**Set problem A:** Convert the rows starting at the line that contains "How large is the distance" and ending at the line that contains "0.12 metres" into a JSON list of strings, one string per line, leaving out blank lines.

**Passage provided:**
*If you just want to skip to the code*

– the example in this post was generated from this notebook

– the DQN agent

– the parameterization of *Q(s,a)* using Tensorflow

– the battery environment

Using **reinforcement learning** to **control energy systems** is the application of machine learning I’m most excited about.

In this post I’ll show how an agent using the DQN algorithm can learn to control electric battery storage.

### importance of battery storage

One of the key issues with wind and solar is intermittency. Solar only generates when it’s sunny, wind only generates when it’s windy, but we demand access to electricity 24/7.

**One way to manage this intermittency is with flexible demand**. This is what we are doing at Tempus Energy, where we are using machine learning to unlock the value of flexible electricity assets.

**Another way is with energy storage**. The ability to store excess for when the grid needs it allows intermittent generation to be matched against demand.

**Set problem B:** Reproduce the entire battery storage passage above, word for word.

**Provided information:**
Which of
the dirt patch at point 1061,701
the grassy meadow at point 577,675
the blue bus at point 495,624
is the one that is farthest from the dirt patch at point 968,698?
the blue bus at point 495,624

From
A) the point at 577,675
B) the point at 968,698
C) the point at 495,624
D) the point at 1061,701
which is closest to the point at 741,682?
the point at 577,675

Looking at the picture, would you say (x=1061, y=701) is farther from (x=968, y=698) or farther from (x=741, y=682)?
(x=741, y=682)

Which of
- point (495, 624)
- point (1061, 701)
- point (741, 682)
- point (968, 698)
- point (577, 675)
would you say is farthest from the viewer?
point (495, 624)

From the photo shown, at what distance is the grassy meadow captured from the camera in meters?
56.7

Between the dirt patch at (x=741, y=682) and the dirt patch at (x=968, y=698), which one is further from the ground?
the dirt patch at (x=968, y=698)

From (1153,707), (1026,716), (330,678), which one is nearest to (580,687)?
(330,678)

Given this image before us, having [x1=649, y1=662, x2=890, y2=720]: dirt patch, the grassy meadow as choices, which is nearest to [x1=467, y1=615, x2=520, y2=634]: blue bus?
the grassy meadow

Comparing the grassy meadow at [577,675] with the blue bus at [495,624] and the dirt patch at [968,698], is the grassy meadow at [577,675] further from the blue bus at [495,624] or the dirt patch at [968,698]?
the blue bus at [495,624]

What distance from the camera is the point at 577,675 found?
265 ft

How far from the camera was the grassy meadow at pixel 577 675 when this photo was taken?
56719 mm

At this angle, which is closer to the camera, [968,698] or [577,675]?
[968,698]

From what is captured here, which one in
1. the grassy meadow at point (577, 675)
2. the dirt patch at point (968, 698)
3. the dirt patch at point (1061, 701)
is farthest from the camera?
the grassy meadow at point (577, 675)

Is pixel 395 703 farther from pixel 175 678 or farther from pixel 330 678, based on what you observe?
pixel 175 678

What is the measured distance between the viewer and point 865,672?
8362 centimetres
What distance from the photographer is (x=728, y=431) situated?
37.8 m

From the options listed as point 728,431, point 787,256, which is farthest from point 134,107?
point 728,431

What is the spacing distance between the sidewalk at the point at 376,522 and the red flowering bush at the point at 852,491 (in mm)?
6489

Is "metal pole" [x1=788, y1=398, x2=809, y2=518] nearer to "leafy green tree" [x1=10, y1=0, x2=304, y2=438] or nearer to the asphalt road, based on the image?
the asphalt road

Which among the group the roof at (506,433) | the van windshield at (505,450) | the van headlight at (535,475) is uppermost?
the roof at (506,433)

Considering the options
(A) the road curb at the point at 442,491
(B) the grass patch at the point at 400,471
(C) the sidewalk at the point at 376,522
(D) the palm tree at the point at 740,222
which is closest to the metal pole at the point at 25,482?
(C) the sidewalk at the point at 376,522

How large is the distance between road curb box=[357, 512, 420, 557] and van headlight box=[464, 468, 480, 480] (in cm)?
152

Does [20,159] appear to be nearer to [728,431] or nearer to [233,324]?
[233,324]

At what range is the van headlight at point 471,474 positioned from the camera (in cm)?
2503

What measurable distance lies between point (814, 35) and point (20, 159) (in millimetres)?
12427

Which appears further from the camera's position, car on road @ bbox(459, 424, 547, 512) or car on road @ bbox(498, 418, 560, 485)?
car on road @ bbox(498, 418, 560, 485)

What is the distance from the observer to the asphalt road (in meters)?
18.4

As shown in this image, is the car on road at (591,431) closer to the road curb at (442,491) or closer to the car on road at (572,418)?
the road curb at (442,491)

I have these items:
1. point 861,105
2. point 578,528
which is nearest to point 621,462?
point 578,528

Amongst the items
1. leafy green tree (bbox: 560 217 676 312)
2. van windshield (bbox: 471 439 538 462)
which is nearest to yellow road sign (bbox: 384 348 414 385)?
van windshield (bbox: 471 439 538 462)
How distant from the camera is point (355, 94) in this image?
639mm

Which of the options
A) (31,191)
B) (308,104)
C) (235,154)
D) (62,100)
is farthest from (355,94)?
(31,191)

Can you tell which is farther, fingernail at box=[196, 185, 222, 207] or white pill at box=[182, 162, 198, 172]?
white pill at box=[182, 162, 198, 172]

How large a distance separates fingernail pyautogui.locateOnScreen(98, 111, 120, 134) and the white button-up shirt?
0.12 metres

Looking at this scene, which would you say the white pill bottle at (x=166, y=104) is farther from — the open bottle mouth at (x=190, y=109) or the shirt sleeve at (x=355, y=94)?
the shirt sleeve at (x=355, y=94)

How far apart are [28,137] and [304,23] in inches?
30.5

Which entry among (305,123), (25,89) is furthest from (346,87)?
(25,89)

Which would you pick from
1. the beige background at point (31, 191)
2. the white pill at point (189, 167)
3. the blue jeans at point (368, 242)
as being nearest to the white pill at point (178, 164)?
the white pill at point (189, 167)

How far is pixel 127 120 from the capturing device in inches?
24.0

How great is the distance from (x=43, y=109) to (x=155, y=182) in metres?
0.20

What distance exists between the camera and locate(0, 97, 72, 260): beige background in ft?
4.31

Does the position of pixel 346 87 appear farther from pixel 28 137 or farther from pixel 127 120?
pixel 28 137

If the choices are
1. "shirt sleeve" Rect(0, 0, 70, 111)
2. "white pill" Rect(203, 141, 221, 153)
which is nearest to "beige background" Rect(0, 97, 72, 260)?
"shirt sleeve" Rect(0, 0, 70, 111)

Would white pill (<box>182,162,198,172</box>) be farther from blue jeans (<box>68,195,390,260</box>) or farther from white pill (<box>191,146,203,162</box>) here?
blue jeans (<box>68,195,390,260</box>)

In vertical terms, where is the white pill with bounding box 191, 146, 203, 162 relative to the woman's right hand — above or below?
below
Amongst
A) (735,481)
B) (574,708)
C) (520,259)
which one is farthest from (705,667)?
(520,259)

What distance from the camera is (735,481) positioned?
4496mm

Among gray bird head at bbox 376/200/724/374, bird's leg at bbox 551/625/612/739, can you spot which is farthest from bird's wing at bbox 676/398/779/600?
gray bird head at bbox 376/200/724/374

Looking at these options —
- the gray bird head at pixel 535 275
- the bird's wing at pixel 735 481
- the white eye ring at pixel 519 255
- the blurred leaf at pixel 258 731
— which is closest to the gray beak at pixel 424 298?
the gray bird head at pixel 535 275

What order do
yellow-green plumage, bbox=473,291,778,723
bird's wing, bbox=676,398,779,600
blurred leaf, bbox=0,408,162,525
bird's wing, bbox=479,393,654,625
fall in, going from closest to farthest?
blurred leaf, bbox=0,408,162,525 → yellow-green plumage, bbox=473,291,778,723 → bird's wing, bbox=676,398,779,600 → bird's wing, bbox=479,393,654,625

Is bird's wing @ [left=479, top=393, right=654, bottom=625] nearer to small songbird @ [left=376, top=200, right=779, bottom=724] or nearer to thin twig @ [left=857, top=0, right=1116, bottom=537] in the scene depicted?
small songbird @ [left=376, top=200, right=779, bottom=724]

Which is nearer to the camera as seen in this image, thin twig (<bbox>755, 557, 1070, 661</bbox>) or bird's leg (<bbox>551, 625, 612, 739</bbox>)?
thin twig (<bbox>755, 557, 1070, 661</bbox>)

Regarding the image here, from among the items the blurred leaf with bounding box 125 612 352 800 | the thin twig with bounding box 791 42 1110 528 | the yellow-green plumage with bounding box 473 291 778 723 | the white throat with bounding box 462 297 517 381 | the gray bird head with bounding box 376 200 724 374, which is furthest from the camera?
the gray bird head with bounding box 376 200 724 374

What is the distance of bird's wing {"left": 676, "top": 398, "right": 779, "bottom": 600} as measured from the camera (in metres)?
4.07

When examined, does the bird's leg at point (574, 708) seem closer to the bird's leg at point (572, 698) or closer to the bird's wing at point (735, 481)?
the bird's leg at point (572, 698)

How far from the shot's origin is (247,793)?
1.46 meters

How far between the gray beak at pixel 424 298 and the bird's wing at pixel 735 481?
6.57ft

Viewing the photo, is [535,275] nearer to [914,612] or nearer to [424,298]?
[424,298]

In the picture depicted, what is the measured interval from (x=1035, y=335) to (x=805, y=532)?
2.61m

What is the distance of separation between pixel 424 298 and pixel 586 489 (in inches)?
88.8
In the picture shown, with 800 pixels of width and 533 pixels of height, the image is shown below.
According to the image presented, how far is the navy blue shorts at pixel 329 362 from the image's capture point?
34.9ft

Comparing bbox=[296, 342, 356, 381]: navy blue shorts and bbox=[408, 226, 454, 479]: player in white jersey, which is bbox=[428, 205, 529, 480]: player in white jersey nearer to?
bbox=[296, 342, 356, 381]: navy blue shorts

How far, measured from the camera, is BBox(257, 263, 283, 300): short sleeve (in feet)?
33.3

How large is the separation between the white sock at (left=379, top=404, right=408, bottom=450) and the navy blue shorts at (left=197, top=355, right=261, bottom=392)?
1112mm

**Solution A:**
[
  "How large is the distance between road curb box=[357, 512, 420, 557] and van headlight box=[464, 468, 480, 480] (in cm)?",
  "152",
  "Does [20,159] appear to be nearer to [728,431] or nearer to [233,324]?",
  "[233,324]",
  "At what range is the van headlight at point 471,474 positioned from the camera (in cm)?",
  "2503",
  "What measurable distance lies between point (814, 35) and point (20, 159) (in millimetres)?",
  "12427",
  "Which appears further from the camera's position, car on road @ bbox(459, 424, 547, 512) or car on road @ bbox(498, 418, 560, 485)?",
  "car on road @ bbox(498, 418, 560, 485)",
  "What is the distance from the observer to the asphalt road (in meters)?",
  "18.4",
  "As shown in this image, is the car on road at (591,431) closer to the road curb at (442,491) or closer to the car on road at (572,418)?",
  "the road curb at (442,491)",
  "I have these items:",
  "1. point 861,105",
  "2. point 578,528",
  "which is nearest to point 621,462?",
  "point 578,528",
  "Amongst the items",
  "1. leafy green tree (bbox: 560 217 676 312)",
  "2. van windshield (bbox: 471 439 538 462)",
  "which is nearest to yellow road sign (bbox: 384 348 414 385)?",
  "van windshield (bbox: 471 439 538 462)",
  "How distant from the camera is point (355, 94) in this image?",
  "639mm",
  "Which of the options",
  "A) (31,191)",
  "B) (308,104)",
  "C) (235,154)",
  "D) (62,100)",
  "is farthest from (355,94)?",
  "(31,191)",
  "Can you tell which is farther, fingernail at box=[196, 185, 222, 207] or white pill at box=[182, 162, 198, 172]?",
  "white pill at box=[182, 162, 198, 172]",
  "How large a distance separates fingernail pyautogui.locateOnScreen(98, 111, 120, 134) and the white button-up shirt?",
  "0.12 metres"
]

**Solution B:**
*If you just want to skip to the code*

– the example in this post was generated from this notebook

– the DQN agent

– the parameterization of *Q(s,a)* using Tensorflow

– the battery environment

Using **reinforcement learning** to **control energy systems** is the application of machine learning I’m most excited about.

In this post I’ll show how an agent using the DQN algorithm can learn to control electric battery storage.

### importance of battery storage

One of the key issues with wind and solar is intermittency. Solar only generates when it’s sunny, wind only generates when it’s windy, but we demand access to electricity 24/7.

**One way to manage this intermittency is with flexible demand**. This is what we are doing at Tempus Energy, where we are using machine learning to unlock the value of flexible electricity assets.

**Another way is with energy storage**. The ability to store excess for when the grid needs it allows intermittent generation to be matched against demand.